Frequently Asked Questions

We strongly encourage you to join us for our next info meeting to learn more about Knox Classical School, but we hope that these answers to common questions will be helpful in the meantime. 

Admissions & Tuition

What grades will be offered at Knox Classical School?

We're opening in fall 2024 for grades K—3.  Our team is committed to adding one grade each year until we are a full K—12 school.

When do you start accepting applications for the upcoming school year?

We're currently accepting applications for the 2024–2025 school year, and we'll announce application dates for future years in the coming months.  The first required step for admission is to attend an info meeting, and you can RSVP here.  Visit our application process page for more details.

What is your policy regarding grade level?

Generally, students will be admitted to the grade level based on their age as of September 1.  To start kindergarten at Knox Classical School, students must be five years old as of September 1.    

How much does it cost to attend Knox Classical School?

Our heart and commitment is to do everything within our power to make this education affordable for as many families as possible, while simultaneously paying our teachers well enough that they can make a long-term commitment to our school.  Our tuition and fee numbers reflect careful planning and budgeting to ensure financial stability and that we’re providing a truly excellent comprehensive education.  We also kept in mind the tuition rates of other collaborative or similar programs in the area as we developed our own.  Please visit our tuition & fees page for current numbers.

Do you offer tuition discounts for multiple children from one family?

We don't offer discounted tuition for multiple students from a single family, but we're striving to keep tuition as affordable as possible.

> **REQUEST 1**
Copy the rows starting at the one containing "我的世界HMCL啟動器下載" and ending at the one containing "Ženske casual traperice", with both of those rows included. Leave the pictures out.
The school FAQ and the rows after it are unrelated material.

> **EXERCISE DATA**
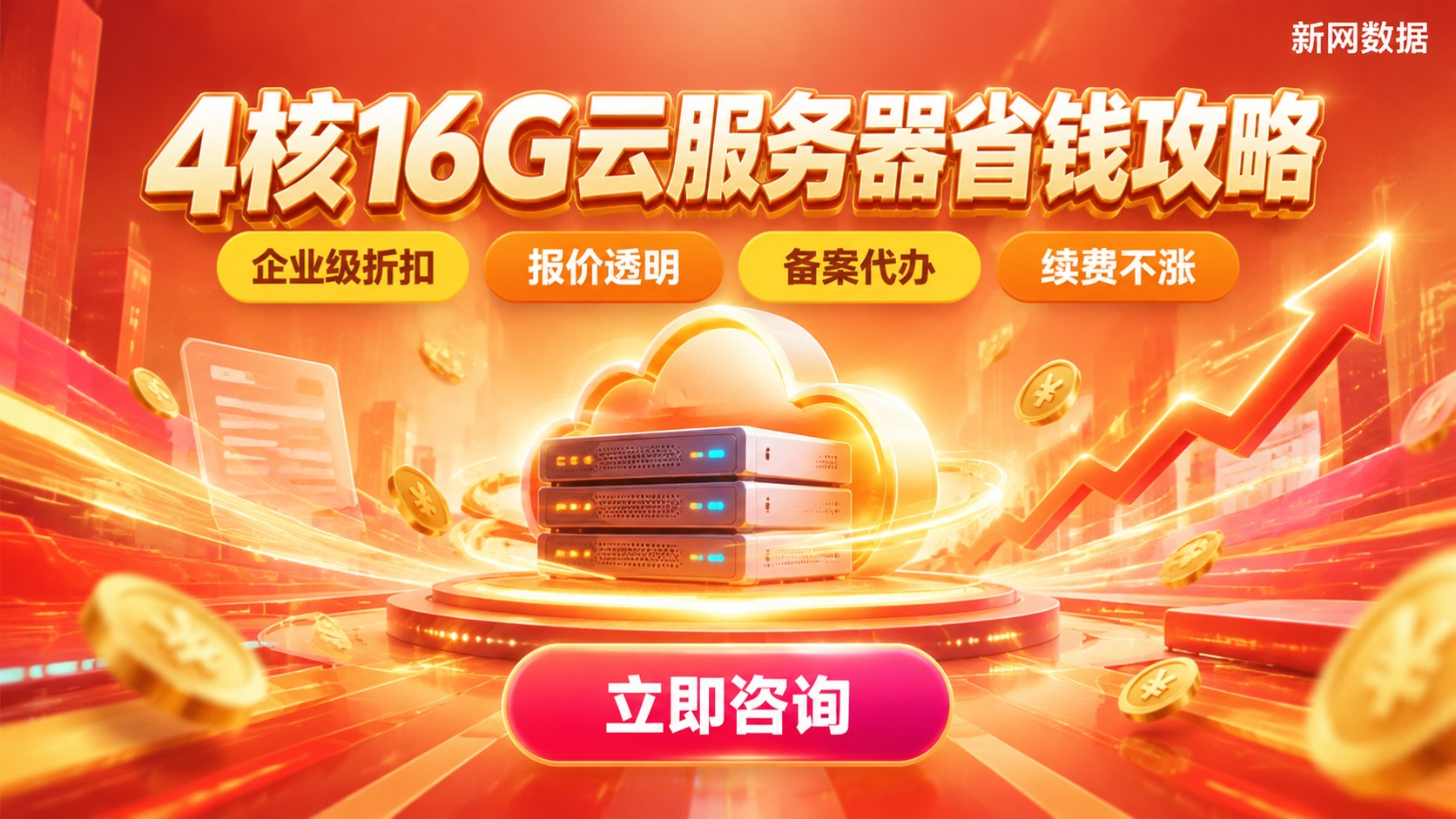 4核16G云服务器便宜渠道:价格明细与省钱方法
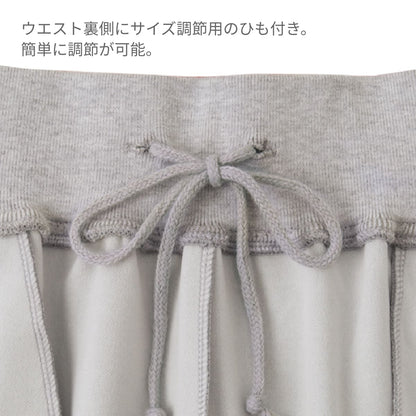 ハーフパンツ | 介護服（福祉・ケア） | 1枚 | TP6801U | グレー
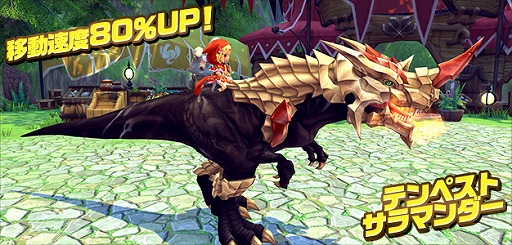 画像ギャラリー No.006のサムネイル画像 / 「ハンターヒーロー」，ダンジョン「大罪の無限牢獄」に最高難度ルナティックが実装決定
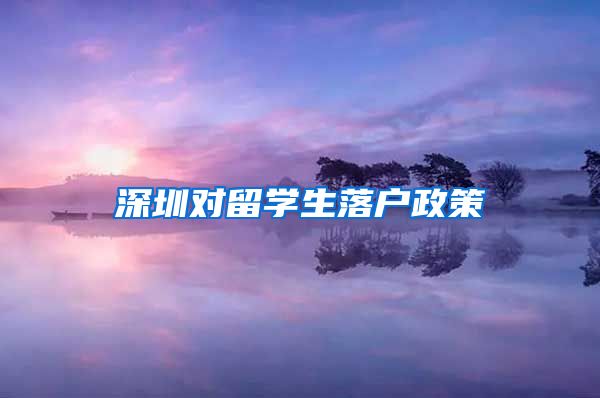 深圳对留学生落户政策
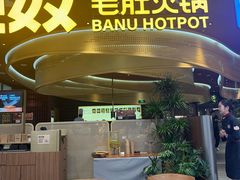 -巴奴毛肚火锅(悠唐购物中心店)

...

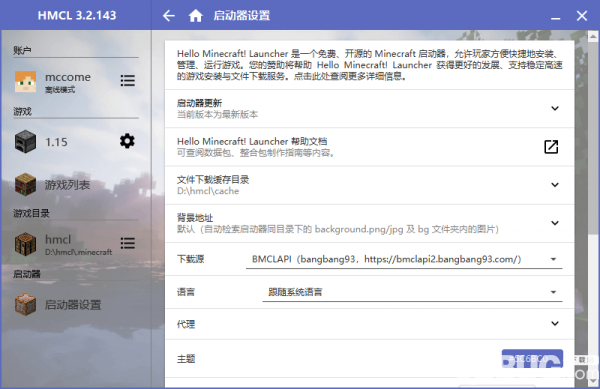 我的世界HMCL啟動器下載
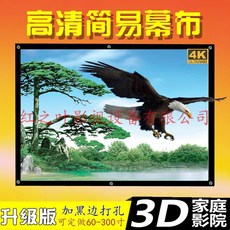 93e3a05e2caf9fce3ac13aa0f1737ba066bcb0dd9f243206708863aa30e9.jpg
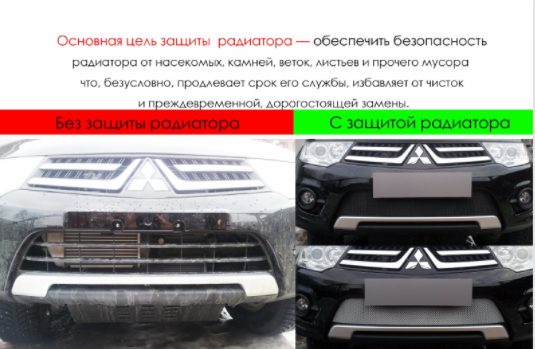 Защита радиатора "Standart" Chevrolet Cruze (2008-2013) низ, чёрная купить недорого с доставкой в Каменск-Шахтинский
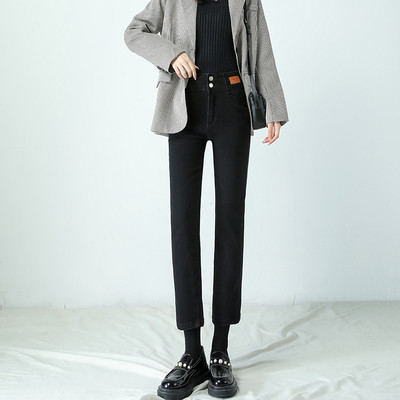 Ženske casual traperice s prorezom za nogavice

> **REQUEST 2**
Translate this sentence from the school FAQ into Spanish: "We don't offer discounted tuition for multiple students from a single family, but we're striving to keep tuition as affordable as possible."

> **WRITTEN REPLY 1**
 我的世界HMCL啟動器下載
 93e3a05e2caf9fce3ac13aa0f1737ba066bcb0dd9f243206708863aa30e9.jpg
 Защита радиатора "Standart" Chevrolet Cruze (2008-2013) низ, чёрная купить недорого с доставкой в Каменск-Шахтинский
 Ženske casual traperice s prorezom za nogavice

> **WRITTEN REPLY 2**
No ofrecemos descuentos en la matrícula para varios estudiantes de una misma familia, pero nos esforzamos por mantener la matrícula lo más asequible posible.